Slowly, Upin narrated the chain of events on that fateful day. “Aati was on the field when he heard that the cops had come in. He rushed out to see what had happened. We next learnt that he was shot on his chest. They took his body away instantly.” Dabar added, “We wrote a letter to the CM demanding that the five bodies which were taken away be returned. Three days later, we were handed Aati’s decomposed body but his palms were missing. We don’t even know if any post mortem was done. When we asked why the hands were chopped, the authorities said that it was for identification. We buried his body according to the traditional rites. They returned ‘his’ hands six months later, but how would we know if those were his hands?”

With a heavy heart and a head bowed, we walked ahead. We were stopped by a middle-aged lady who called out to Dabar. Observing her colourful house, I said to Dabar, “They must be rich.” He laughed and whispered, “Wait until you hear their story.”

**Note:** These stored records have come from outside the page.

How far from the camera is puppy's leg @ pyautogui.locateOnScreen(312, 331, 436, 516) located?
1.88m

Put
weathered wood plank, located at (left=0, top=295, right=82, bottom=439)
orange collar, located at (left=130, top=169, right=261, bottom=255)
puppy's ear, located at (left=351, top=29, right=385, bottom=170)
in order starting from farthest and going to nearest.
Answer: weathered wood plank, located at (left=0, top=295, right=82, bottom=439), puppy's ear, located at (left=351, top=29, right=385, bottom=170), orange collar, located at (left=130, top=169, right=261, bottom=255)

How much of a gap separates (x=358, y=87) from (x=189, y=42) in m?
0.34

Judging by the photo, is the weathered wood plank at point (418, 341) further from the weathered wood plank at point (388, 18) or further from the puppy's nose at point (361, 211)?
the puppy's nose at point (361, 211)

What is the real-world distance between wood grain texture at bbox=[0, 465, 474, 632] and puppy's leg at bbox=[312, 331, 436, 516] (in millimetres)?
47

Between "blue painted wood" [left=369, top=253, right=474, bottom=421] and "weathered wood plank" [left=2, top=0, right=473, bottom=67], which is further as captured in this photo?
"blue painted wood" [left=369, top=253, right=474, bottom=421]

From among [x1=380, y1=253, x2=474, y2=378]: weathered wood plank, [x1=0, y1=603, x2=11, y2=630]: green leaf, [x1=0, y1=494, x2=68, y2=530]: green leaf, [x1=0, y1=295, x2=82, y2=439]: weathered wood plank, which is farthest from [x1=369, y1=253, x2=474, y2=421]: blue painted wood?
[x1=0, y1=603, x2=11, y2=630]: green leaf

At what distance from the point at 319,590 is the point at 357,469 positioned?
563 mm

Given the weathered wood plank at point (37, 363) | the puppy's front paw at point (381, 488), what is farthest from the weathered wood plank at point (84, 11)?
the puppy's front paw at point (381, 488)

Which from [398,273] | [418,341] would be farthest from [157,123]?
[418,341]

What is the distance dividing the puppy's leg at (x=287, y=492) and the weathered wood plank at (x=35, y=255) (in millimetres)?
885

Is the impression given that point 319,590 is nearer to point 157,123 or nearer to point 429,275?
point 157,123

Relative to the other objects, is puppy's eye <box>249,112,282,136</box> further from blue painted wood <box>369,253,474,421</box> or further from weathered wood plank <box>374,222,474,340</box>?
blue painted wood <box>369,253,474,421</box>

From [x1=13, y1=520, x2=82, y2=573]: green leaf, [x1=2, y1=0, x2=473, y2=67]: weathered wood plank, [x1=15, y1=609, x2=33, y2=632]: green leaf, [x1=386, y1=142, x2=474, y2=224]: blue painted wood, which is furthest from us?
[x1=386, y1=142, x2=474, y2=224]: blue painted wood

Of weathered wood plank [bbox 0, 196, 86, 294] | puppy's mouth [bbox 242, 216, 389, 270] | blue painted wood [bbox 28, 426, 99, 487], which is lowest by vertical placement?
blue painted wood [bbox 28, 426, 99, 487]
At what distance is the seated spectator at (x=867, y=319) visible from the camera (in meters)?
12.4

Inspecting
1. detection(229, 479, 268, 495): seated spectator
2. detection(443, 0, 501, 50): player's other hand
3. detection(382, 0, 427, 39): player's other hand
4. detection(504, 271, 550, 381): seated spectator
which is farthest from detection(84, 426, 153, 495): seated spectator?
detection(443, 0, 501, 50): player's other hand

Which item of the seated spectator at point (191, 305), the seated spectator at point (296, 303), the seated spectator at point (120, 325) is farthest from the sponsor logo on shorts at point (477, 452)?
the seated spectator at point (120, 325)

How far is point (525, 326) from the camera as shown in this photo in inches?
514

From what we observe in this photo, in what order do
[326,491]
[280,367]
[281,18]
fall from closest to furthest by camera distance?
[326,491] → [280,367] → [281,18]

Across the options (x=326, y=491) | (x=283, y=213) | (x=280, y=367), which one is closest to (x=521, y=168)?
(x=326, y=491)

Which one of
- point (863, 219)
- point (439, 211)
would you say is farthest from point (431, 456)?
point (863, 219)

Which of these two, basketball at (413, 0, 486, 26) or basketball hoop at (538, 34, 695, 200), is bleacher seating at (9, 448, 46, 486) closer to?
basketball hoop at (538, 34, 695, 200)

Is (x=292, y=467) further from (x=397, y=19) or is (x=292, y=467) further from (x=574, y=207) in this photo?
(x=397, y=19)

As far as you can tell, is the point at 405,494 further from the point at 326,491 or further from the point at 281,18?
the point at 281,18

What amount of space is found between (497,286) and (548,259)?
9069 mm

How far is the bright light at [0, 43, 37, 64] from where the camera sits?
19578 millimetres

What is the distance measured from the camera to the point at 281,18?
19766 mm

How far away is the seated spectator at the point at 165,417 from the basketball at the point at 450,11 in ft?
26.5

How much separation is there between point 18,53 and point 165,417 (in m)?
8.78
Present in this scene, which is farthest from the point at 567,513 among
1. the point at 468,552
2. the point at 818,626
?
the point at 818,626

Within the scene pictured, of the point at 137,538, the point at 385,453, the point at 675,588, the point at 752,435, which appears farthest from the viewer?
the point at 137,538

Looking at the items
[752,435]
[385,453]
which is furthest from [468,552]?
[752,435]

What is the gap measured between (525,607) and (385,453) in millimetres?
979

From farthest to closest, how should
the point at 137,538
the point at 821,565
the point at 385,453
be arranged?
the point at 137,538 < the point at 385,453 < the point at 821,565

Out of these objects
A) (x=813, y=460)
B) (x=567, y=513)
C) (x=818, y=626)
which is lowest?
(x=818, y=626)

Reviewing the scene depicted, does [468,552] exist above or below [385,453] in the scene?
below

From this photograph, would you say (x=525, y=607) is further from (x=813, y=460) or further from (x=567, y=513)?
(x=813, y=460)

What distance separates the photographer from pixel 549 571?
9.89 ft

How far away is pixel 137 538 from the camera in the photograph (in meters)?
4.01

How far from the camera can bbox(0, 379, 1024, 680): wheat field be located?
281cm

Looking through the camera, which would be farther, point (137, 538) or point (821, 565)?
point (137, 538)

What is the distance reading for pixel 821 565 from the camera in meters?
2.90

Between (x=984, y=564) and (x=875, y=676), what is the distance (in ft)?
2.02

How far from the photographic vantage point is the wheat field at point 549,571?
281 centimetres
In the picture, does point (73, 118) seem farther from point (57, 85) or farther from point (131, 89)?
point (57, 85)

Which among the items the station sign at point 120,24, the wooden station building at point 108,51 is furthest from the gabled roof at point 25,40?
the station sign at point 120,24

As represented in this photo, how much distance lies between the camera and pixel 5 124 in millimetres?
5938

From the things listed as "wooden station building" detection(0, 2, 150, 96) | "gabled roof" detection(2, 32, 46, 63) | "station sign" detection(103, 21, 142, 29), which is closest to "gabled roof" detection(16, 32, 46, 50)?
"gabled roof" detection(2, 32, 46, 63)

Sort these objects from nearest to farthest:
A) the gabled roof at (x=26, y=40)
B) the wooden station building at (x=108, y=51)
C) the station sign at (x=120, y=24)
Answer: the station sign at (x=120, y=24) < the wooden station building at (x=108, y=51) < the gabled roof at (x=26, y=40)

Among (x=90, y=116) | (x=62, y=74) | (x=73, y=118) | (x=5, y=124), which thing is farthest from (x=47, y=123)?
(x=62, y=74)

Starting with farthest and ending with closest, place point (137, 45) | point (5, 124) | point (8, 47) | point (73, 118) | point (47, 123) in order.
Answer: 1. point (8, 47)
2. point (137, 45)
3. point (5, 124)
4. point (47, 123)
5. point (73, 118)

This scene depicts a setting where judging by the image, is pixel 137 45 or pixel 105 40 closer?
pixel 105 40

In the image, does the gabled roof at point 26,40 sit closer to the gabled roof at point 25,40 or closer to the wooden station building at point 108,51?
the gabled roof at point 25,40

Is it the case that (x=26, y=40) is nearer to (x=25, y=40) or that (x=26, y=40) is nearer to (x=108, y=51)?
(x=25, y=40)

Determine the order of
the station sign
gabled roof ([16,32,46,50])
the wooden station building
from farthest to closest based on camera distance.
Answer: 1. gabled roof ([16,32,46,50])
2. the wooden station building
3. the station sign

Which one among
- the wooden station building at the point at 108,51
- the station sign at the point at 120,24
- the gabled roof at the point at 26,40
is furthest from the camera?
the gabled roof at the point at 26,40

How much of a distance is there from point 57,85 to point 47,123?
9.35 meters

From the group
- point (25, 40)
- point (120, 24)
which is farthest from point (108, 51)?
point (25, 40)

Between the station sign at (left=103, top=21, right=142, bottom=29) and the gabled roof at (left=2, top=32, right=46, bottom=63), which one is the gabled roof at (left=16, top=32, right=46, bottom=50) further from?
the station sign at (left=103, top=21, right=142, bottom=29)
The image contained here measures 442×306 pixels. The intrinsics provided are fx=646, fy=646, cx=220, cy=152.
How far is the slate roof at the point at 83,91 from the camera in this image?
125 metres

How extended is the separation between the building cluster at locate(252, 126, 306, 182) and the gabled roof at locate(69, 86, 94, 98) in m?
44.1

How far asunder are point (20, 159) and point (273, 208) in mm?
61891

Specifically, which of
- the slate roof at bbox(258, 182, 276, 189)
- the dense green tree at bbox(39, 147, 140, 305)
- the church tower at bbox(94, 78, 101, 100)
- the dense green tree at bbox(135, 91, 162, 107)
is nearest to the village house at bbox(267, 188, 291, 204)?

We enter their large courtyard and about 10 children surround me, upon seeing me wielding the camera. They were children who were unsure of their future, yet were oblivious to the gloom that enveloped the household. I learnt that the lady who beckoned was the mother of Jogendra Jamunda, who was arrested on August 27, 2009. He was an active leader of BBJM in the village. Jogendra’s young wife Pini comes to greet us, with a toddler in her arm, who was born just three months ago. Her two children look on as we talk. “He had gone to play football in another village. Later all the men who were playing returned, except for my husband and two others. We learnt that they had been arrested. The other two men were let out on bail the next day, but my husband has not been so fortunate,” Pini says in broken Hindi.

Pini Jamunda, along with her three children, show me the photograph of Jogendra

Her mother-in-law added, “Much before he was arrested, he was once taking me to the haat (weekly market) in Duburi on his bike. We were just 100 metres away from the Kalinganagar police station when he was shot on his back by goons. It was a crowded area, and so we managed to take care of him, but he still has the bullet lodged in his back.” I ask them about the charges on which he is under arrest. “Oh there are so many!” his mother says, adding, “Everything from dacoity, murder, waging war against the state to being a Maoist – my son seems to have done everything!” A dry laughter follows. She holds my hand as we leave and says, “There is nothing much to say, you know. We just keep on hoping that we will win and save our land. And that Jogendra will be released. We can only hope that God will hear us.”